Alpha locates seven golden rules in order not to make a mistake in the choice:

  1. Before starting the investment, define the time horizon: this is essential for determining the plan's asset allocation at various times. In fact, as the expiry of the plan approaches, it may be appropriate to replace the more volatile instruments with more conservative solutions.
  2. Use low-cost tools. It is useless to persist in accumulating sums on mutual funds which in the long run end up having a performance lower than the market, as documented by the product performance statistics. Especially since there is a risk that the instrument on which one begins to accumulate could be closed or merged with other instruments of a similar type.
  3. Carefully select accumulation tools: this shrewdness is of vital importance to make the most of the effect of compound interest, the engine of the returns that will be achieved at the end of the plan.
  4. Avoid taking specific risks: in the choice of investment instruments on which to carry out a CAP, it is better to aim for the greatest possible diversification at every level: sectoral, currency, geographical.
  5. Set the purchase frequency tools: it is important to obtain the right trade-off between frequency and commission impact. A threshold that could help choose the right periodicity could be setting the installment so that the commission impact does not exceed 0,2% of the transaction.
  6. Prefer tools that use a physical replica of the index: in this way the financial instruments in which you invest are physically held and you are less exposed to counterparty risk (present in the swap replica). Prefer highly liquid instruments (AUM) and traded on major stock exchanges (adequate stock exchange trading volumes).
  7. Do not accumulate on instruments covered by exchange rate risk (EUR – hedged): in the long run, the currency market tends towards equilibrium; moreover, if a good currency diversification has been carried out, the fluctuations of the instruments invested in the different currencies compensate each other.

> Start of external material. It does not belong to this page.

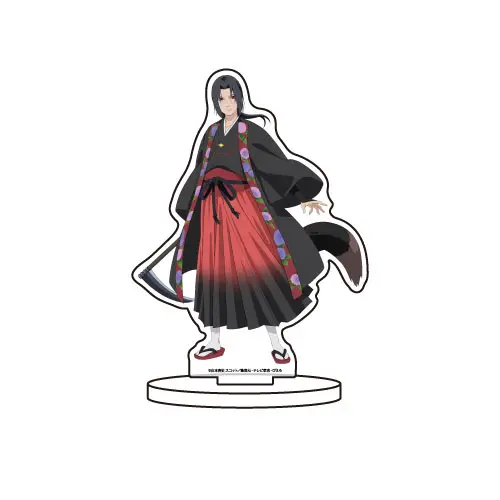 Naruto & Boruto Hyakki Yakou Version Aufsteller Itachi Uchiha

Choose in Pac or a Pic? This can be the dilemma

Investors are often faced with the dilemma: Pic or Pac? The CAP is opposed to the investment strategy PIC (capital investment plan). In fact, through the Pic you choose, having an initial capital available, to invest the entire sum in a single moment. It goes without saying that it raises two types of questions: first of all the need to have initial capital, secondly the fact that it presents a higher volatility than the CAP.

The PAC, on the other hand, is suitable for those who do not have an initial capital from which to start investing and allows greater control of the emotion caused by market trends and to obtain positive returns under different market conditions: in a bull market the PAC and the PIC return positive returns to the investor, but the same thing may not happen in a lateral condition of the markets.